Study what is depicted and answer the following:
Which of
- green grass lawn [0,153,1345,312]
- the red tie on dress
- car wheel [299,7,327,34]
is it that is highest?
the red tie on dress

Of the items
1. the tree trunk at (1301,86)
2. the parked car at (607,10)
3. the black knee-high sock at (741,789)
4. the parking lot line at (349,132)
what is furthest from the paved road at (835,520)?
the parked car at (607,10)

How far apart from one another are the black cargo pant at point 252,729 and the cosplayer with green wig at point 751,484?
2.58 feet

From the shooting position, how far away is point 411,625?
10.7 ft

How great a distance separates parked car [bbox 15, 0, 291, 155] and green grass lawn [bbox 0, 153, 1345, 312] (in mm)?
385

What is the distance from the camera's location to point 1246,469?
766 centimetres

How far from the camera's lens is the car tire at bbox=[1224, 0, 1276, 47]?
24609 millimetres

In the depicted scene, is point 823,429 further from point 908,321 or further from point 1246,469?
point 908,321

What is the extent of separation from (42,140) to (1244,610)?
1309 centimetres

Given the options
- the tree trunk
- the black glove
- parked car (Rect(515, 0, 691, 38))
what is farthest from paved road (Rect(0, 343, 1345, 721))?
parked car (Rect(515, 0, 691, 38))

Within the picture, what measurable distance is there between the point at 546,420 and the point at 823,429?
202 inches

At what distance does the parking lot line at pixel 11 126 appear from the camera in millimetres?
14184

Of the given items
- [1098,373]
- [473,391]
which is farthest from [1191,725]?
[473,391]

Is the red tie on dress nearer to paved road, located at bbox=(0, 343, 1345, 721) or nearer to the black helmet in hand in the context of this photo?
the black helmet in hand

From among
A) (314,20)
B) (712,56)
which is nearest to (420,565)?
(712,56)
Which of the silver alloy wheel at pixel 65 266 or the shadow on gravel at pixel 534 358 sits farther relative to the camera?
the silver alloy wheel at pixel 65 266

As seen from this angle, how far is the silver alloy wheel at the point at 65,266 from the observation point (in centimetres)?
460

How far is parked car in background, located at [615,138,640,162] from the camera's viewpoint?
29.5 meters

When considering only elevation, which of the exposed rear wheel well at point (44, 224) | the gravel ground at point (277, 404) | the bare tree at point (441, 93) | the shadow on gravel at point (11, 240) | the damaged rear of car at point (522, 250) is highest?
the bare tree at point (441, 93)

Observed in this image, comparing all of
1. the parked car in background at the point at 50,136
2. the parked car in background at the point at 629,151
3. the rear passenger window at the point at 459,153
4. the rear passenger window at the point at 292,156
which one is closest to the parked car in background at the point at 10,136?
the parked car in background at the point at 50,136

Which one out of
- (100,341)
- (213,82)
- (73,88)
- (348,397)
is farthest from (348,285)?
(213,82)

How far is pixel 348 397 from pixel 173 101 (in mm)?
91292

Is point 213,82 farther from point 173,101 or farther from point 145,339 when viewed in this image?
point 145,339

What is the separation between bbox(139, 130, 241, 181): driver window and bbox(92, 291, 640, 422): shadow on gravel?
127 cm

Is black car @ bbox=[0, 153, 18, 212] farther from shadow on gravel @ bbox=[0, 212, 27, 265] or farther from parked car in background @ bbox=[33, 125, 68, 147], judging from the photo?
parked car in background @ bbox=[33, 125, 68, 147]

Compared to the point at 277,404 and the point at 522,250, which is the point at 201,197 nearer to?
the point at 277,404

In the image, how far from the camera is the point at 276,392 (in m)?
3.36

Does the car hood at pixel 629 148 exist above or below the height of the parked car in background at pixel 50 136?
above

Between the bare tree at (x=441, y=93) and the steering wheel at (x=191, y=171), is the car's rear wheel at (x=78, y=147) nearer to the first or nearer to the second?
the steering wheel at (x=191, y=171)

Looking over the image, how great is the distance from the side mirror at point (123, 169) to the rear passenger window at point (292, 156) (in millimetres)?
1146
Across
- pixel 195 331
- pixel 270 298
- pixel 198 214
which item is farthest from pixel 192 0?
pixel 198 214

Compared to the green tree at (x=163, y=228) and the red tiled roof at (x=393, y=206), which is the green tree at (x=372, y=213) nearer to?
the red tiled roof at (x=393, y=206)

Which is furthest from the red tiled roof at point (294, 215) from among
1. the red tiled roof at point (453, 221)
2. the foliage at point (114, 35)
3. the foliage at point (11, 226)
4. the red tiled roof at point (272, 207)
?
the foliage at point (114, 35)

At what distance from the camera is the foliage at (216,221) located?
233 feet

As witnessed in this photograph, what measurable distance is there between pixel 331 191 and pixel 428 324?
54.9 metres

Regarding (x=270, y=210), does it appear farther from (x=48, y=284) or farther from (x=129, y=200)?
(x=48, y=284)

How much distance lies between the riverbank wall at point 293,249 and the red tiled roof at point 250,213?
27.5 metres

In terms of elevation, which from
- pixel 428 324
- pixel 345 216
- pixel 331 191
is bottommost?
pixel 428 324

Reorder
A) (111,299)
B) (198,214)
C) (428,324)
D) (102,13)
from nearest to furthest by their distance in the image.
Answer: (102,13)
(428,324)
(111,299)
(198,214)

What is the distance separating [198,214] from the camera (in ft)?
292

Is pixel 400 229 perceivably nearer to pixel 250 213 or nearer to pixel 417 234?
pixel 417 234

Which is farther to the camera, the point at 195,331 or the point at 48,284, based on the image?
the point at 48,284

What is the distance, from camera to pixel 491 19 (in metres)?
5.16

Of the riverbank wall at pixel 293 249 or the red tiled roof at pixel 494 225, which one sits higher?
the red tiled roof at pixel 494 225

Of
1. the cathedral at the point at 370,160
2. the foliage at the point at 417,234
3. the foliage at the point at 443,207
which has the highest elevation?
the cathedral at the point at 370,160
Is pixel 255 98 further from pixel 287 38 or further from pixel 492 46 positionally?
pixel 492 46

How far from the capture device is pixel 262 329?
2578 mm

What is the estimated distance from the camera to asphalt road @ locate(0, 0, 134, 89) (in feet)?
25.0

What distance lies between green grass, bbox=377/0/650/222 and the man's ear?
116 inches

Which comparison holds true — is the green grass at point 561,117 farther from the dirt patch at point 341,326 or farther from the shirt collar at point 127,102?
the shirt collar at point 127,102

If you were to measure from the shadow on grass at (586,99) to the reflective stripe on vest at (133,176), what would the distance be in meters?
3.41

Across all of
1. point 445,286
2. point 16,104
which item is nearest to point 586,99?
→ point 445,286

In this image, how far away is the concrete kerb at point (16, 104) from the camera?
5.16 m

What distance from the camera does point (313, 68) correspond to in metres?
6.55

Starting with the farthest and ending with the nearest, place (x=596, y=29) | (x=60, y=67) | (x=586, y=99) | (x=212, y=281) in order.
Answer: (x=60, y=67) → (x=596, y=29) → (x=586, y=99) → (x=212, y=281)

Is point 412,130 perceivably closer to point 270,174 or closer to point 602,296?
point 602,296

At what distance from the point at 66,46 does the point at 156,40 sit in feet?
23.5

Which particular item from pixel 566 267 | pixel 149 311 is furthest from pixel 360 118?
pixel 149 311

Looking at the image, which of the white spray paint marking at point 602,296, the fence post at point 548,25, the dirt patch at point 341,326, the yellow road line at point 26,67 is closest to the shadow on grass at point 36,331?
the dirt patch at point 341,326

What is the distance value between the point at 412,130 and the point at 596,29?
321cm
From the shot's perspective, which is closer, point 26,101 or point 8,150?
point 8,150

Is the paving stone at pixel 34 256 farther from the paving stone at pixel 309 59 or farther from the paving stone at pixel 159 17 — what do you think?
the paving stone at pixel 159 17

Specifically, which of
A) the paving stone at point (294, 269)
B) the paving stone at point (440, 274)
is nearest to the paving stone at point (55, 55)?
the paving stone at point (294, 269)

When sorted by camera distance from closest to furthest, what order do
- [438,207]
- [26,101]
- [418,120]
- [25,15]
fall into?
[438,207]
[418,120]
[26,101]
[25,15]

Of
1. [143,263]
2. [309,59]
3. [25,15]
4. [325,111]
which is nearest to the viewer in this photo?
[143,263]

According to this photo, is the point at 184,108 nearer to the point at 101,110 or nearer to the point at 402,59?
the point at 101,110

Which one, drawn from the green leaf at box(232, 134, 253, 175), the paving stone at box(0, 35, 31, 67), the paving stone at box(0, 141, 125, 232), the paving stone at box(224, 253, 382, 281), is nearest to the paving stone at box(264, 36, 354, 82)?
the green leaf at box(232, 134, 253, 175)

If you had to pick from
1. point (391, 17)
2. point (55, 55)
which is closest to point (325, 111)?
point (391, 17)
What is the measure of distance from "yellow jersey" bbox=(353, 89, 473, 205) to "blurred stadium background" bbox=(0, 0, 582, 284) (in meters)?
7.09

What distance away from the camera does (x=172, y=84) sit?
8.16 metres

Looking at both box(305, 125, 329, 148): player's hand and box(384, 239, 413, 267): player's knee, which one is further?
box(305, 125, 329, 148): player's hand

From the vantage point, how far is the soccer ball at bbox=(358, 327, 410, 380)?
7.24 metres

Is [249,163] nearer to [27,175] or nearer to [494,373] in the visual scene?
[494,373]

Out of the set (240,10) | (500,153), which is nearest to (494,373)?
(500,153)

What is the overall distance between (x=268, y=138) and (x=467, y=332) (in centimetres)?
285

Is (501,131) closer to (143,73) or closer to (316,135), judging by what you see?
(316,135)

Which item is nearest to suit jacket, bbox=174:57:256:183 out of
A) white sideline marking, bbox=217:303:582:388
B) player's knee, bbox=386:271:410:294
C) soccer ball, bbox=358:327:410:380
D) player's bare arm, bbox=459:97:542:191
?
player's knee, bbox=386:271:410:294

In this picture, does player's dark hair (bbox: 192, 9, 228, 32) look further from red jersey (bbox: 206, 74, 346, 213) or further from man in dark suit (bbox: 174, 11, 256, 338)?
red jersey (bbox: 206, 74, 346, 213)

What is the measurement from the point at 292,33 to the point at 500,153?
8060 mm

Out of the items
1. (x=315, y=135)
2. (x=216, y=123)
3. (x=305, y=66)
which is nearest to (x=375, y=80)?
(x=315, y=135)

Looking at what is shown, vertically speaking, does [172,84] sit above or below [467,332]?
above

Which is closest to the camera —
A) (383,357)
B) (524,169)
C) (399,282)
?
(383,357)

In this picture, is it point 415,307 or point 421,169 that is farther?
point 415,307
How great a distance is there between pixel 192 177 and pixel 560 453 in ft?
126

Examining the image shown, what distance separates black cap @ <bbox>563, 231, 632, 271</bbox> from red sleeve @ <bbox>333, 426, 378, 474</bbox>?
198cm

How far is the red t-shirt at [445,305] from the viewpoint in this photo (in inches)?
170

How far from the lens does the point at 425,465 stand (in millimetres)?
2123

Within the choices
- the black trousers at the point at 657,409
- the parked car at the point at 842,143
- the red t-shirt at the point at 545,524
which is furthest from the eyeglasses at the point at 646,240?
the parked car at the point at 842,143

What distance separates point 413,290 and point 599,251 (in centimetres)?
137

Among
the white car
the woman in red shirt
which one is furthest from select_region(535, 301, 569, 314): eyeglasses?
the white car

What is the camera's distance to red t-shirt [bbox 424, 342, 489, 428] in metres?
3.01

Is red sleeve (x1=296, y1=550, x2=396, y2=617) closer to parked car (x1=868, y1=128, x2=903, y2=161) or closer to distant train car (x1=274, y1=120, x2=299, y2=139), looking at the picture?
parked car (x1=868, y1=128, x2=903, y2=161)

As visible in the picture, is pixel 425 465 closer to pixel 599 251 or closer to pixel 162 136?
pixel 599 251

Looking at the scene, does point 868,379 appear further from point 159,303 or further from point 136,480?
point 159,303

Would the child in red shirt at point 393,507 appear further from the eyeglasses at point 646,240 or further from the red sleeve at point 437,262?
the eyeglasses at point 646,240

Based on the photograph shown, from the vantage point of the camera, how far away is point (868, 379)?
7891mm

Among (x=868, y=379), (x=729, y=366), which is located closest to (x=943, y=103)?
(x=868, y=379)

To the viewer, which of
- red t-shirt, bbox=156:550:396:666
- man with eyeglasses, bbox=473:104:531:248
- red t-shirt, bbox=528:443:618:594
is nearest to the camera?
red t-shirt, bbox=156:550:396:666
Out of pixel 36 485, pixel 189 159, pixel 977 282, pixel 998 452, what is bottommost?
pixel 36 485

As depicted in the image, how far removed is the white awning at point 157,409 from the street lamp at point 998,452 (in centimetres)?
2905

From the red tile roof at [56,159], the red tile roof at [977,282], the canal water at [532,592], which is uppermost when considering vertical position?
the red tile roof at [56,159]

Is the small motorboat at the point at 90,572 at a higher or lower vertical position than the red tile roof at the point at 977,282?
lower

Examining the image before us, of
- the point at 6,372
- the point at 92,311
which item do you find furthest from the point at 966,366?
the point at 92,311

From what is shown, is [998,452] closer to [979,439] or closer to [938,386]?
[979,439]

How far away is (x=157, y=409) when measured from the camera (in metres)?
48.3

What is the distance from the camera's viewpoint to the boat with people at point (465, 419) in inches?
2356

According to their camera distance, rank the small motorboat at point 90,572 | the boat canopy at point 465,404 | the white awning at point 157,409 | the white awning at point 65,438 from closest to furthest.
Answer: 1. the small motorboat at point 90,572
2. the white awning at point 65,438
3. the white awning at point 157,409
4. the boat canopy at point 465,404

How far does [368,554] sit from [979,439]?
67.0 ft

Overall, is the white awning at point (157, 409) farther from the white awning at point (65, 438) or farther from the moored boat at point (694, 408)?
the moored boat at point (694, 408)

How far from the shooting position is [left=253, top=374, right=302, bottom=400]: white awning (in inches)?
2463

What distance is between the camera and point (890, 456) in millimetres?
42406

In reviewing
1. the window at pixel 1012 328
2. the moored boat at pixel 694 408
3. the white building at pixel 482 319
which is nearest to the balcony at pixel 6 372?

» Set exercise:
Copy out the lines from the one containing "From the shooting position, how" up to and including the one containing "1309 centimetres", reproducing them without changes.

» Exercise response:
From the shooting position, how far away is point 411,625?
10.7 ft

How great a distance separates parked car [bbox 15, 0, 291, 155] and green grass lawn [bbox 0, 153, 1345, 312] (in mm)?
385

What is the distance from the camera's location to point 1246,469?
766 centimetres

How far from the camera's lens is the car tire at bbox=[1224, 0, 1276, 47]?
24609 millimetres

In the depicted scene, is point 823,429 further from point 908,321 or further from point 1246,469?
point 908,321

What is the extent of separation from (42,140) to (1244,610)?
1309 centimetres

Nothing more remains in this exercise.